Bayesian nonparametric mixture models and the posterior number of clusters

Bayesian nonparametric (BNP) mixture models, such as Dirichlet and Pitman–Yor processes, are powerful tools for clustering because they allow an unbounded number of components. This flexibility is appealing, but it comes with an implicit prior belief: as the sample size grows, the number of clusters tends to infinity. While this seems to be a reasonable prior belief in most applications, there has been recent interest in examining the misspecified setting where data arise from a finite mixture. The central question is whether, in this setting, the data can override the prior and force the posterior distribution on the number of clusters to concentrate on a finite value. Miller and Harrison (2014) showed that for Dirichlet and Pitman–Yor mixtures, the answer is negative—the posterior is inconsistent for the number of clusters. In this talk, we discuss these findings, generalise them and examine several solutions. We consider a broad range of BNP priors, including Gibbs-type processes and overfitted finite mixtures (Rousseau & Mengersen, 2011).
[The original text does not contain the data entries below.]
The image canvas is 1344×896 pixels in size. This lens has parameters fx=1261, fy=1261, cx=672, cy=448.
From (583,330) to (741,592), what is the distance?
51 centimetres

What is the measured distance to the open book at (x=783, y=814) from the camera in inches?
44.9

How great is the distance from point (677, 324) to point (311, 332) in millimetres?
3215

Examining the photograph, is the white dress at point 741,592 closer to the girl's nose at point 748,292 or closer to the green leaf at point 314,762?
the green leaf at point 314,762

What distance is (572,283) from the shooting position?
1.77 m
Along the way, we revisit related results on the consistency of the mixing measure and discuss practical strategies proposed in the literature, such as the merge–truncate–merge algorithm of Guha et al. (2019) and the use of hyperpriors on BNP parameters as in Ascolani et al. (2023). The talk will provide intuition for why these inconsistency phenomena occur, explore their theoretical underpinnings, and highlight implications for clustering practice. The contents of this presentation are based on Lawless et al. (2023) and Alamichel et al. (2024).